En mai 1937, à 23 ans, Barbie adhère au parti nazi. En 1940, il est envoyé à La Haye, où son rôle consiste à arrêter les juifs et les réfugiés politiques allemands installés aux Pays-Bas.

En 1942, il se rend à Dijon, puis à Lyon, où il dirige, avec vingt-cinq officiers sous ses ordres, un service de la police nazie compétente pour une région qui comprend Lyon, mais aussi le Jura, les Hautes-Alpes et jusqu’à Grenoble. Sa section est chargée de la  » lutte anticommuniste, antisabotage et antijuive ».

En septembre 1944, l’armée allemande quitte Lyon en emportant ou en brûlant derrière elle la quasi-totalité des documents.

Barbie est blessé dans sa fuite.

Il parviendra tout de même à gagner Baden-Baden, où il se fait soigner.

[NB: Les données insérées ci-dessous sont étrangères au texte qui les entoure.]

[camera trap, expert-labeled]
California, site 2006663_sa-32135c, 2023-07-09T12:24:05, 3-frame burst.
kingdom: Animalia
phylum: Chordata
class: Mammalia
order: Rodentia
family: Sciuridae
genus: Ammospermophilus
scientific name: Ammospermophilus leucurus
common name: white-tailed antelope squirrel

Après la guerre, il entame une nouvelle vie, s’occupe de trafic et de marché noir, dirige un cabaret à Munich sous un faux nom.

En 1950, la France formule à nouveau une demande d’extradition.

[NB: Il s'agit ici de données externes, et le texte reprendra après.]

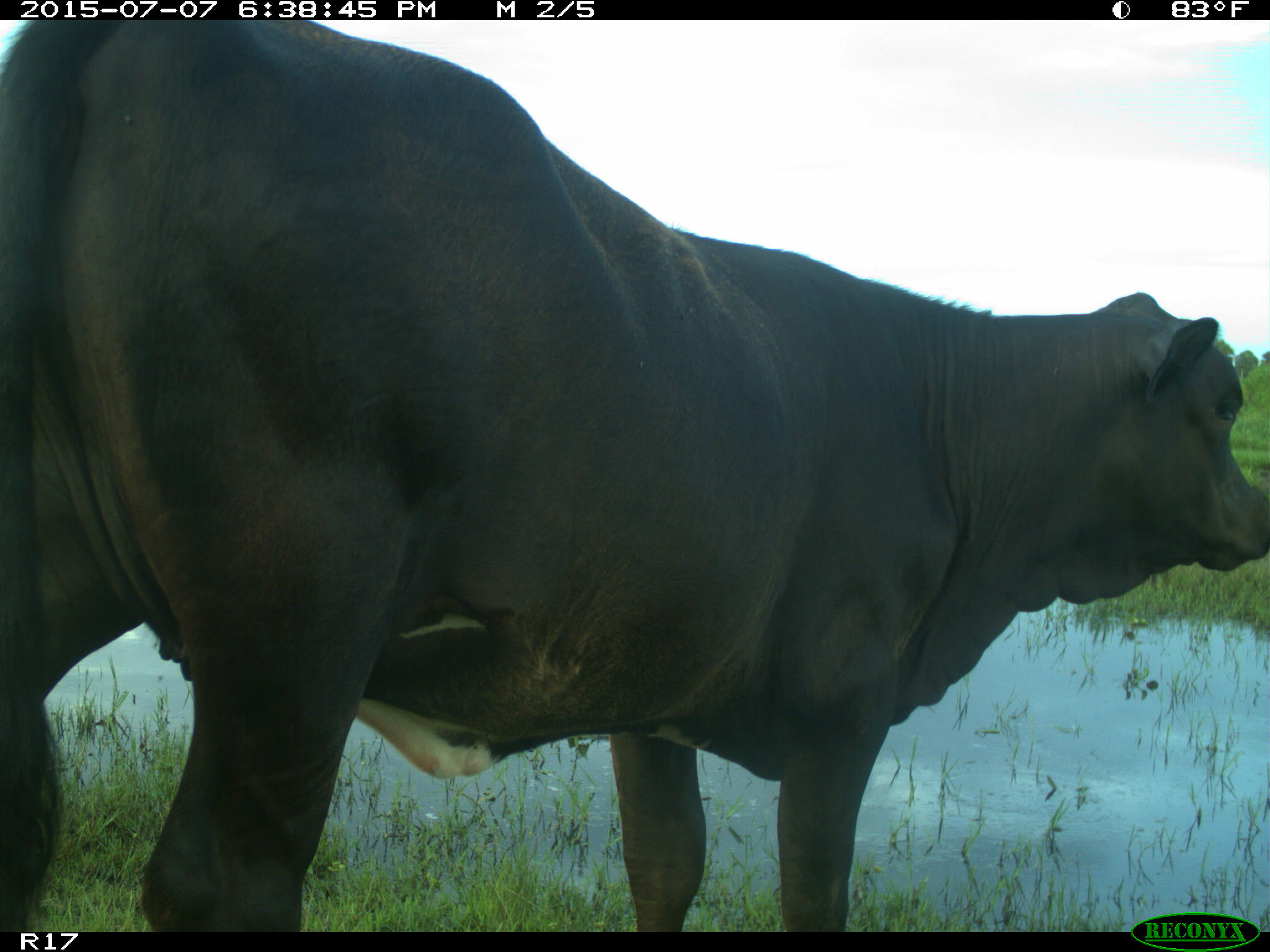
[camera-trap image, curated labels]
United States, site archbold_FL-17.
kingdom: Animalia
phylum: Chordata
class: Mammalia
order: Artiodactyla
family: Bovidae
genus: Bos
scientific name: Bos taurus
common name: domestic cow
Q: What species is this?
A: Bos taurus (domestic cow).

Barbie doit « témoigner » au procès de René Hardy, accusé d’avoir « donné » Jean Moulin (la victime la plus connue de Barbie, chef du Conseil national de la Résistance, dénoncé et arrêté le 21 juin 1943, au cours d’une réunion à Caluire, dans la banlieue lyonnaise).

En vain. C’est avec le concours américain qu’il gagne la Bolivie. Il obtient la nationalité bolivienne, sous le nom de Klaus Altmann, le 3 octobre 1957.

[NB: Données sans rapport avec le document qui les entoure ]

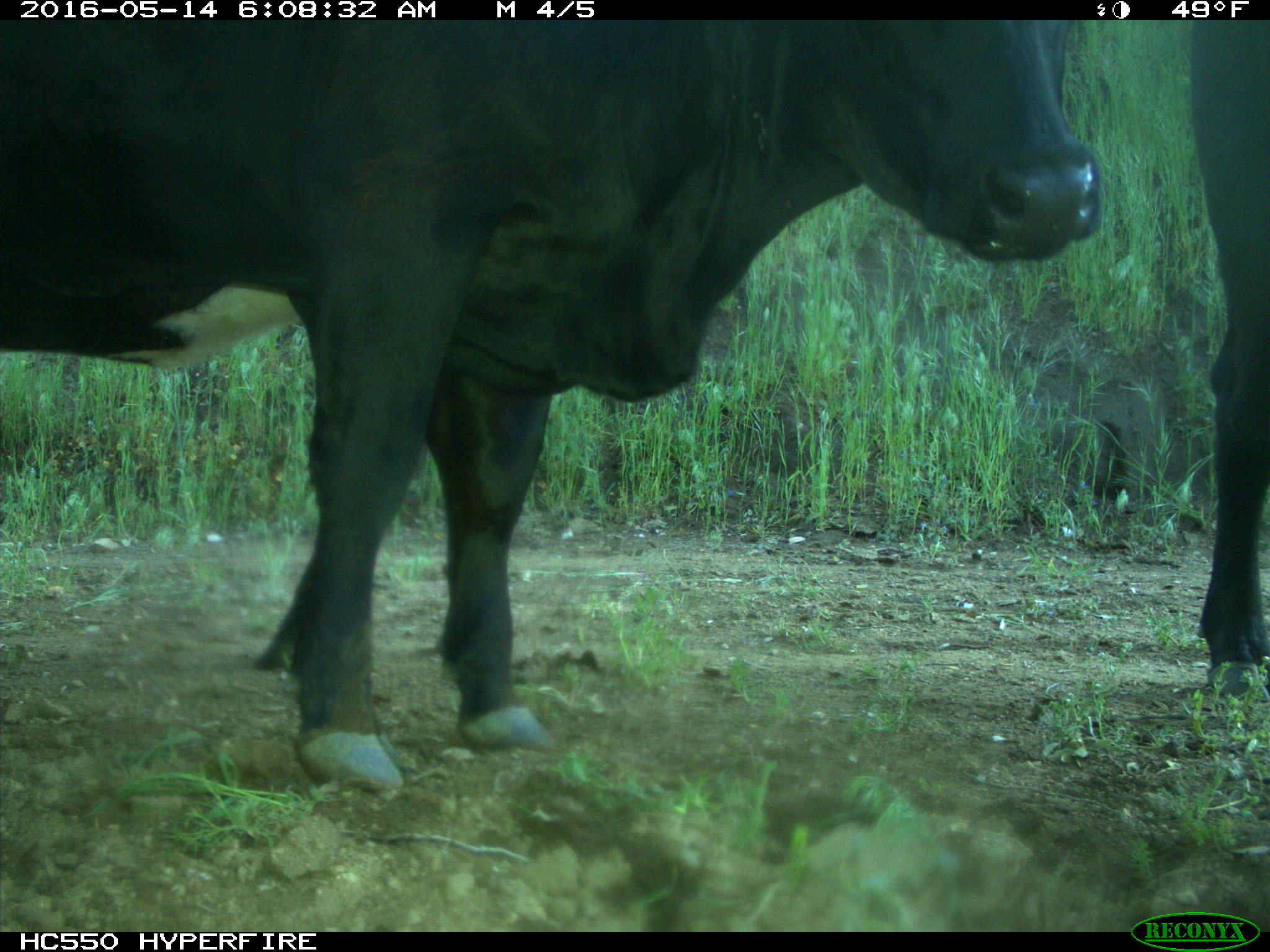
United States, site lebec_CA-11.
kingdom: Animalia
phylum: Chordata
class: Mammalia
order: Artiodactyla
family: Bovidae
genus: Bos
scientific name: Bos taurus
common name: domestic cow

Christian Riss, juge d’instruction au tribunal de grande instance de Lyon, délivre le 5 novembre 1982 un mandat d’arrêt contre Barbie-Altmann.

Le 5 février 1983, il est livré à la justice française et conduit à la prison de Montluc, à Lyon, réaménagée par Robert Badinter, alors ministre de la Justice. Cette prison même où il avait sévi. Comme la prison de Montluc n’offre pas toutes les garanties de sécurité, le détenu sera transféré à la prison Saint-Joseph, au centre de Lyon, où il attendra son procès.

Sur les conseils de sa fille Ute Messner, Klaus Barbie choisit pour avocat Jacques Vergès.
Débuté le 11 mai 1987, le procès de Klaus Barbie devant la cour d’assises du Rhône va bientôt s’achever. A partir d’aujourd’hui, 1er juillet, la parole est à la défense avec la plaidoirie de l’avocat de la défense Maître Jacques Vergès.

Klaus Barbie, surnommé le boucher de Lyon, a dirigé de 1942 à 1944 pour la police nazie le service de la répression des crimes et délits politiques. Plusieurs de ses crimes de guerre sont prescrits et il a déjà été condamné à la peine de mort en 1952 et 1954 par la justice française.

Mais à Lyon il est jugé pour crime contre l’humanité, notamment dans trois affaires: la rafle des bureaux de l’Union générale des israélites de France, le 9 février 1943, situés à Lyon, rue Ste Catherine, au cours de laquelle 86 personnes sont arrêtées et déportées

La rafle des enfants d’Izieu, le 6 avril 1944, 41 enfants et 5 adultes sont déportés.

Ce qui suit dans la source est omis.